Koruma kararının ihlali durumunda, ihlali gerçekleştiren kişi hakkında yasal işlemler başlatılabilir. İhlal, uzaklaştırma kararında belirtilen tedbirlere uymama veya kararı ihlal etme anlamına gelir. İhlal durumunda aşağıdaki adımlar izlenebilir:
- İhlalin Bildirilmesi: Uzaklaştırma kararının ihlal edildiğini tespit ettiğinizde, durumu öncelikle ilgili kolluk kuvvetlerine veya yerel savcılığa bildirmeniz önemlidir. İhlali gerçekleştiren kişinin adını, olayın tarihini, yerini ve ihlal şeklini detaylı bir şekilde aktarmalısınız.

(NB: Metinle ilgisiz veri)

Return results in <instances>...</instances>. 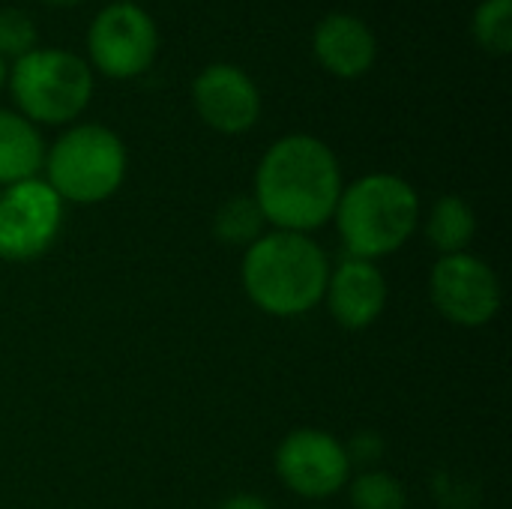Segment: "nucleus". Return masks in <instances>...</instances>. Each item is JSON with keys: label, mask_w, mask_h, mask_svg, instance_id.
Returning a JSON list of instances; mask_svg holds the SVG:
<instances>
[{"label": "nucleus", "mask_w": 512, "mask_h": 509, "mask_svg": "<svg viewBox=\"0 0 512 509\" xmlns=\"http://www.w3.org/2000/svg\"><path fill=\"white\" fill-rule=\"evenodd\" d=\"M474 39L489 54L512 51V0H483L474 9Z\"/></svg>", "instance_id": "nucleus-16"}, {"label": "nucleus", "mask_w": 512, "mask_h": 509, "mask_svg": "<svg viewBox=\"0 0 512 509\" xmlns=\"http://www.w3.org/2000/svg\"><path fill=\"white\" fill-rule=\"evenodd\" d=\"M474 234H477V216L465 198L444 195L432 204V213L426 219V237L441 255L468 252Z\"/></svg>", "instance_id": "nucleus-14"}, {"label": "nucleus", "mask_w": 512, "mask_h": 509, "mask_svg": "<svg viewBox=\"0 0 512 509\" xmlns=\"http://www.w3.org/2000/svg\"><path fill=\"white\" fill-rule=\"evenodd\" d=\"M48 6H57V9H69V6H78L81 0H45Z\"/></svg>", "instance_id": "nucleus-21"}, {"label": "nucleus", "mask_w": 512, "mask_h": 509, "mask_svg": "<svg viewBox=\"0 0 512 509\" xmlns=\"http://www.w3.org/2000/svg\"><path fill=\"white\" fill-rule=\"evenodd\" d=\"M114 3H138V0H114Z\"/></svg>", "instance_id": "nucleus-23"}, {"label": "nucleus", "mask_w": 512, "mask_h": 509, "mask_svg": "<svg viewBox=\"0 0 512 509\" xmlns=\"http://www.w3.org/2000/svg\"><path fill=\"white\" fill-rule=\"evenodd\" d=\"M315 60L336 78H360L375 66L378 39L372 27L348 12H330L312 33Z\"/></svg>", "instance_id": "nucleus-12"}, {"label": "nucleus", "mask_w": 512, "mask_h": 509, "mask_svg": "<svg viewBox=\"0 0 512 509\" xmlns=\"http://www.w3.org/2000/svg\"><path fill=\"white\" fill-rule=\"evenodd\" d=\"M342 195L336 153L315 135H285L258 162L255 204L276 231L306 234L333 219Z\"/></svg>", "instance_id": "nucleus-1"}, {"label": "nucleus", "mask_w": 512, "mask_h": 509, "mask_svg": "<svg viewBox=\"0 0 512 509\" xmlns=\"http://www.w3.org/2000/svg\"><path fill=\"white\" fill-rule=\"evenodd\" d=\"M345 453H348V462H360V465L378 462V459L384 456V441H381V435H375V432H360V435H354V441L345 447Z\"/></svg>", "instance_id": "nucleus-19"}, {"label": "nucleus", "mask_w": 512, "mask_h": 509, "mask_svg": "<svg viewBox=\"0 0 512 509\" xmlns=\"http://www.w3.org/2000/svg\"><path fill=\"white\" fill-rule=\"evenodd\" d=\"M36 24L24 9L6 6L0 9V57H24L36 48Z\"/></svg>", "instance_id": "nucleus-18"}, {"label": "nucleus", "mask_w": 512, "mask_h": 509, "mask_svg": "<svg viewBox=\"0 0 512 509\" xmlns=\"http://www.w3.org/2000/svg\"><path fill=\"white\" fill-rule=\"evenodd\" d=\"M324 300L330 315L345 330H366L375 324L387 306V279L375 267V261L348 258L336 270H330Z\"/></svg>", "instance_id": "nucleus-11"}, {"label": "nucleus", "mask_w": 512, "mask_h": 509, "mask_svg": "<svg viewBox=\"0 0 512 509\" xmlns=\"http://www.w3.org/2000/svg\"><path fill=\"white\" fill-rule=\"evenodd\" d=\"M351 504L354 509H408V492L393 474L369 471L351 483Z\"/></svg>", "instance_id": "nucleus-17"}, {"label": "nucleus", "mask_w": 512, "mask_h": 509, "mask_svg": "<svg viewBox=\"0 0 512 509\" xmlns=\"http://www.w3.org/2000/svg\"><path fill=\"white\" fill-rule=\"evenodd\" d=\"M219 509H270L261 498H255V495H234V498H228L225 504Z\"/></svg>", "instance_id": "nucleus-20"}, {"label": "nucleus", "mask_w": 512, "mask_h": 509, "mask_svg": "<svg viewBox=\"0 0 512 509\" xmlns=\"http://www.w3.org/2000/svg\"><path fill=\"white\" fill-rule=\"evenodd\" d=\"M45 162V144L39 129L15 114L0 108V186H12L36 177Z\"/></svg>", "instance_id": "nucleus-13"}, {"label": "nucleus", "mask_w": 512, "mask_h": 509, "mask_svg": "<svg viewBox=\"0 0 512 509\" xmlns=\"http://www.w3.org/2000/svg\"><path fill=\"white\" fill-rule=\"evenodd\" d=\"M63 201L39 177L12 183L0 192V258L21 264L33 261L60 234Z\"/></svg>", "instance_id": "nucleus-7"}, {"label": "nucleus", "mask_w": 512, "mask_h": 509, "mask_svg": "<svg viewBox=\"0 0 512 509\" xmlns=\"http://www.w3.org/2000/svg\"><path fill=\"white\" fill-rule=\"evenodd\" d=\"M240 276L246 297L261 312L276 318H297L324 300L330 261L312 237L273 231L246 246Z\"/></svg>", "instance_id": "nucleus-2"}, {"label": "nucleus", "mask_w": 512, "mask_h": 509, "mask_svg": "<svg viewBox=\"0 0 512 509\" xmlns=\"http://www.w3.org/2000/svg\"><path fill=\"white\" fill-rule=\"evenodd\" d=\"M6 78H9V66H6V60L0 57V87L6 84Z\"/></svg>", "instance_id": "nucleus-22"}, {"label": "nucleus", "mask_w": 512, "mask_h": 509, "mask_svg": "<svg viewBox=\"0 0 512 509\" xmlns=\"http://www.w3.org/2000/svg\"><path fill=\"white\" fill-rule=\"evenodd\" d=\"M333 219L351 258L375 261L411 240L420 219V198L405 177L375 171L342 189Z\"/></svg>", "instance_id": "nucleus-3"}, {"label": "nucleus", "mask_w": 512, "mask_h": 509, "mask_svg": "<svg viewBox=\"0 0 512 509\" xmlns=\"http://www.w3.org/2000/svg\"><path fill=\"white\" fill-rule=\"evenodd\" d=\"M159 51L156 21L138 3H111L90 21L87 54L90 63L117 81L144 75Z\"/></svg>", "instance_id": "nucleus-6"}, {"label": "nucleus", "mask_w": 512, "mask_h": 509, "mask_svg": "<svg viewBox=\"0 0 512 509\" xmlns=\"http://www.w3.org/2000/svg\"><path fill=\"white\" fill-rule=\"evenodd\" d=\"M12 99L30 123H72L93 96L90 66L66 48H33L9 69Z\"/></svg>", "instance_id": "nucleus-5"}, {"label": "nucleus", "mask_w": 512, "mask_h": 509, "mask_svg": "<svg viewBox=\"0 0 512 509\" xmlns=\"http://www.w3.org/2000/svg\"><path fill=\"white\" fill-rule=\"evenodd\" d=\"M192 105L198 117L222 135H243L261 117L255 81L234 63H210L201 69L192 81Z\"/></svg>", "instance_id": "nucleus-10"}, {"label": "nucleus", "mask_w": 512, "mask_h": 509, "mask_svg": "<svg viewBox=\"0 0 512 509\" xmlns=\"http://www.w3.org/2000/svg\"><path fill=\"white\" fill-rule=\"evenodd\" d=\"M279 480L300 498L318 501L345 489L351 462L345 444L321 429H297L276 450Z\"/></svg>", "instance_id": "nucleus-9"}, {"label": "nucleus", "mask_w": 512, "mask_h": 509, "mask_svg": "<svg viewBox=\"0 0 512 509\" xmlns=\"http://www.w3.org/2000/svg\"><path fill=\"white\" fill-rule=\"evenodd\" d=\"M264 228V216L255 204V198L249 195H234L228 198L213 219V234L219 243L228 246H252L261 237Z\"/></svg>", "instance_id": "nucleus-15"}, {"label": "nucleus", "mask_w": 512, "mask_h": 509, "mask_svg": "<svg viewBox=\"0 0 512 509\" xmlns=\"http://www.w3.org/2000/svg\"><path fill=\"white\" fill-rule=\"evenodd\" d=\"M45 183L72 204H99L111 198L126 177V147L117 132L99 123L66 129L45 150Z\"/></svg>", "instance_id": "nucleus-4"}, {"label": "nucleus", "mask_w": 512, "mask_h": 509, "mask_svg": "<svg viewBox=\"0 0 512 509\" xmlns=\"http://www.w3.org/2000/svg\"><path fill=\"white\" fill-rule=\"evenodd\" d=\"M435 309L459 327H483L501 312L498 273L471 252L441 255L429 276Z\"/></svg>", "instance_id": "nucleus-8"}]
</instances>
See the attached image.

- İnceleme ve Soruşturma: İhlal bildiriminiz üzerine kolluk kuvvetleri veya savcılık, ihlali soruşturmak ve delilleri toplamak amacıyla inceleme yapacaktır. İhlali kanıtlayacak her türlü belge, tanık ifadeleri veya diğer deliller, soruşturma sürecinde önemli olacaktır.
- Hukuki İşlemler: İhlal tespit edildiğinde, soruşturmanın sonucuna bağlı olarak yasal işlemler başlatılabilir. Bu işlemler arasında ihlali gerçekleştiren kişi hakkında cezai soruşturma, tutuklama talebi, yasaklama tedbirlerinin uygulanması veya mevcut tedbirlerinin güncellenmesi gibi adımlar yer alabilir.
- Koruma Tedbirinin Güçlendirilmesi: İhlal durumu, kararının etkinliğini azaltabilir. Bu nedenle, kararının güçlendirilmesi için ilgili makamlara başvurabilirsiniz. Yeni tedbirler talep edebilir veya mevcut tedbirlerin güncellenmesini isteyebilirsiniz.
Uzaklaştırma kararının ihlali ciddi bir suçtur ve kanunlar tarafından caydırıcı cezalarla karşılanabilir. Ancak, her durum benzersiz olduğundan, ihlal durumunda tam olarak ne tür yasal süreçlerin izleneceği ve hangi cezaların uygulanacağı, yerel yasal düzenlemelere ve yetkililere bağlı olarak değişebilir. Bu nedenle, ihlal durumunda hukuki destek almanız ve yerel yetkililerle iletişime geçmeniz önemlidir.